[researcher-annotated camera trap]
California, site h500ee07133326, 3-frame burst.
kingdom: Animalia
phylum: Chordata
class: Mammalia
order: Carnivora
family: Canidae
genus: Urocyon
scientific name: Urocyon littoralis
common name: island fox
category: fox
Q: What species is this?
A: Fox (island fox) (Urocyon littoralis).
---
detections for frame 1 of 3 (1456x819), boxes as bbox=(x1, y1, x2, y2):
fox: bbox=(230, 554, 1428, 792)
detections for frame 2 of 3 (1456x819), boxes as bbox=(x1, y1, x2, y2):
● ● ● ● ● ● ●
* _WHAT IS NEEDED_: The material shown above is to be retyped in full, without alteration.

* _SOLVED EXERCISE_:
[researcher-annotated camera trap]
California, site h500ee07133326, 3-frame burst.
kingdom: Animalia
phylum: Chordata
class: Mammalia
order: Carnivora
family: Canidae
genus: Urocyon
scientific name: Urocyon littoralis
common name: island fox
category: fox
Q: What species is this?
A: Fox (island fox) (Urocyon littoralis).
---
detections for frame 1 of 3 (1456x819), boxes as bbox=(x1, y1, x2, y2):
fox: bbox=(230, 554, 1428, 792)
detections for frame 2 of 3 (1456x819), boxes as bbox=(x1, y1, x2, y2):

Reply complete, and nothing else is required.